There are several important takeaways here: 

  • In a data-centric world search is everywhere, even if we do not actively call it search or have a sense of it as such.
  • Everything that has an effect is information. Information is data. Data is subject to analysis and classification. That includes relatively ethereal things like emotion and intent.
  • Once metadata accumulates it becomes substantial enough to be subject to further analysis and classification so it becomes data which gives rise to further metadata.
  • The process of labelling, classification and refinement can be continued ad infinitum unless there are clear boundaries marked by benefits vs costs which do not fully justify the reiteration.
  • Data always has value. Its value is always contextual. 

As Google’s machine learning gets better and better its voice recognition and voice synthesis capabilities will exponentially improve. Machine learning is closely linked to exponential growth because of the way training sets of data are sampled and the algorithms are then recalibrated. Exponential growth, as the graph below illustrates, has a latency period after which change accelerates dramatically. In practical terms this means that once machine learning gets past a tipping point it begins to produce good results at an accelerated rate.     

Exponential Growth in Machine Learning Accuracy

Getting to the Very Core of Reality

Marketing has never quite been about being real. It has always been seen as the means through which a stimulus is created which is then satisfied by the product or service that is being marketed. But that is, to put it mildly, manipulation. It plays on desires, needs and fears to create a false sense of urgency that will lead to a purchase before the potential buyer has had the chance to research anything, think things through or change her mind. 

Semantic search promised to change all of this by creating entities which are based on identity. This generates data, that needs to be classifed and validated.

Machine learning makes all of this faster and less costly which means that more and more can be done without increasing operating costs. 

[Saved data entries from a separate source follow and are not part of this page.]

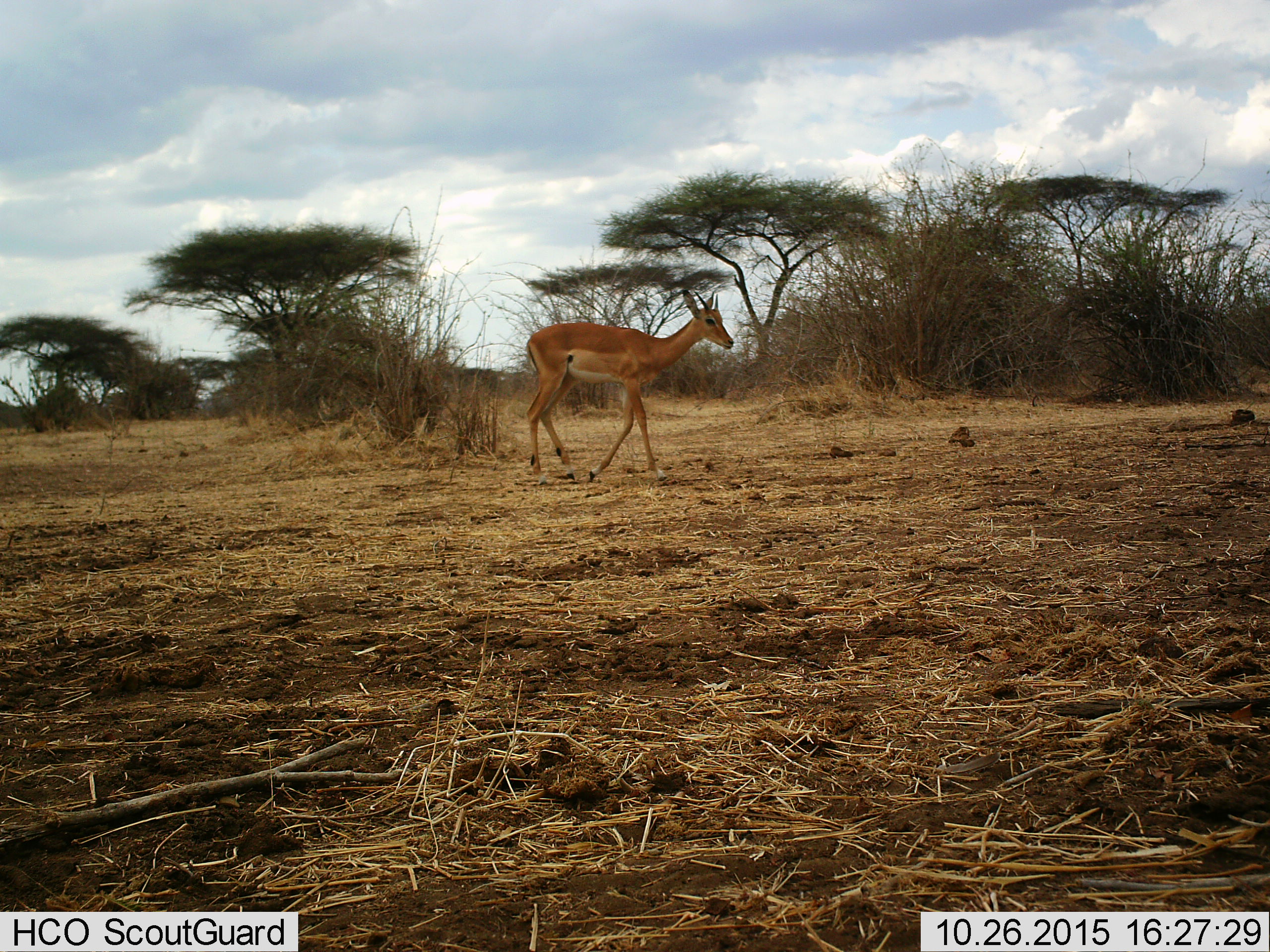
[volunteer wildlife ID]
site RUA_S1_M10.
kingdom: Animalia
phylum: Chordata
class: Mammalia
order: Artiodactyla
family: Bovidae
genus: Aepyceros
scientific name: Aepyceros melampus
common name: impala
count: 1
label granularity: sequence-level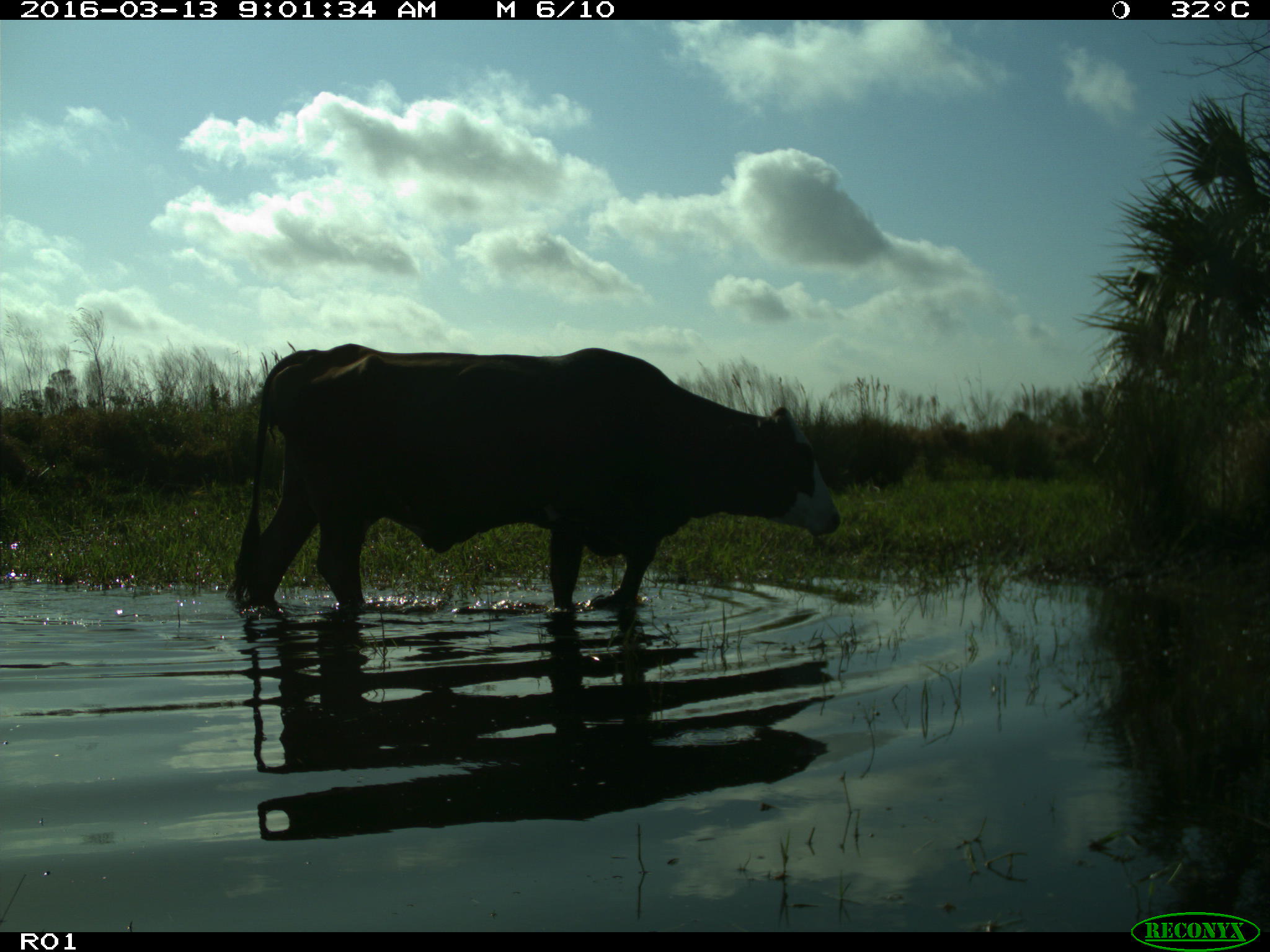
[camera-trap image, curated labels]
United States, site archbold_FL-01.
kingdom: Animalia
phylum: Chordata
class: Mammalia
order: Artiodactyla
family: Bovidae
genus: Bos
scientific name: Bos taurus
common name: domestic cow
Bos taurus (domestic cow).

Fire hydrant voice search querySearch queries posed in natural language can be processed and matched against real world concepts and objects without going through the traditional ‘translation’ phase where we try to think what specific search terms might possibly describe those objects. The search query “Red cylindrical object used to fight fire” returns, without any hesitation, “fire hydrant” on Voice Search.

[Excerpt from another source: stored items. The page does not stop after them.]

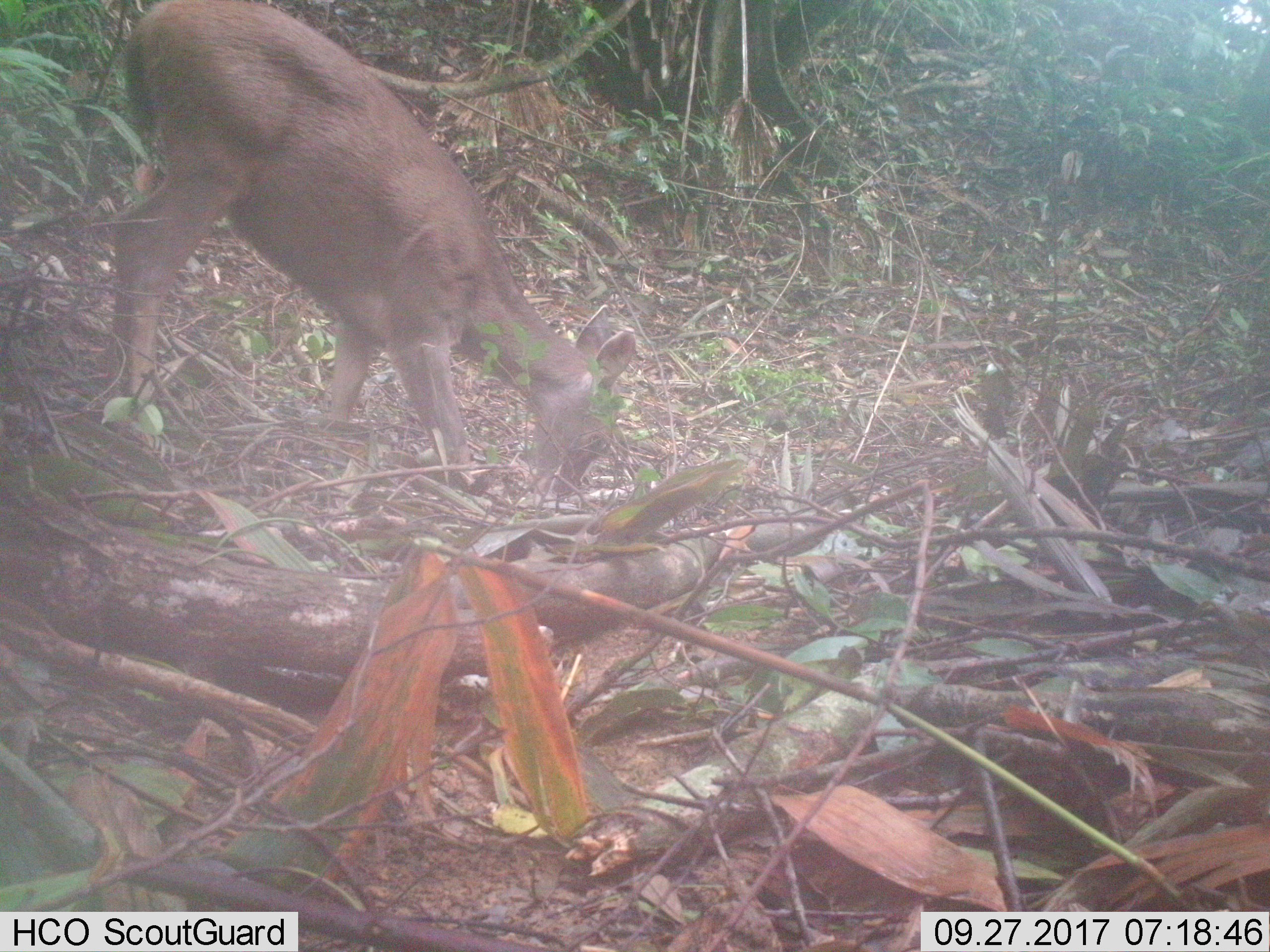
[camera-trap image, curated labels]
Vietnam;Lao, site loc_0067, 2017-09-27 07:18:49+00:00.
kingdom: Animalia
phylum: Chordata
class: Mammalia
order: Artiodactyla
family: Cervidae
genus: Rusa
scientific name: Rusa unicolor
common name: sambar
Sambar (Rusa unicolor). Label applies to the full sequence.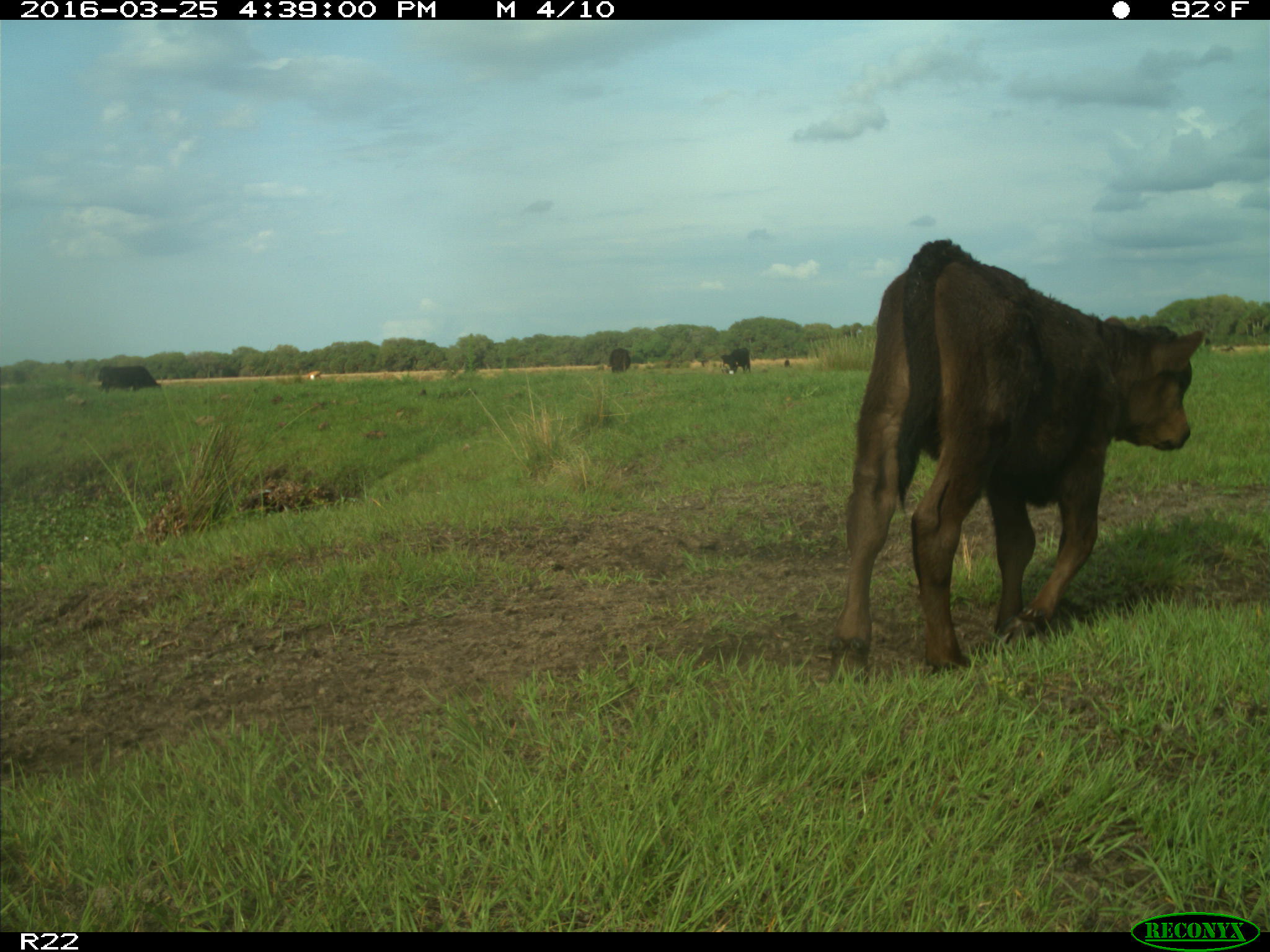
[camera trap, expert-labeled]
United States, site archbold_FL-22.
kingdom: Animalia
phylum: Chordata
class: Mammalia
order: Artiodactyla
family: Bovidae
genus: Bos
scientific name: Bos taurus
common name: domestic cow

One of the most specific areas where this takes place is voice search and voice interaction. Without a keyboard to input a search query we have no drop-down autosuggestions from Google. We also cannot always remember what we searched for two queries earlier so the very concept of search terms (or even keywords) becomes redundant. 

The approach has two very significant effects: 

  • Natural language description frequently supplants exact search terms and, even a search methodology.
  • It often does not feel like search. (Google Now, Waze, Google Maps, YouTube, GMail and Google Photos) are examples where search technology is active in the background. 

The video below on Google Voice and how it is put together beautifully explains some of the concepts:  

https://www.youtube.com/watch?v=qnGNfz7JiZ8

What it really means is that everything a business, a brand or a person does online and offline now really matters. This concept of “data density” was first broached in SEO Help designed, very specifically to address issues of identity, brand values and entity formation as part of a business’ or a brand’s day-to-day activities. 

 Because everything is data and everything is beginning to be understood and indexed, creating the necessary semantically rich data density required to succeed in search has to be part of an incremental, sustained and sustainable process that weds brand identity and core values with brand marketing activities and brand voice. Of course, in a semantic web, from a presence point of view everyone and everything is, from a practical point of view, a brand.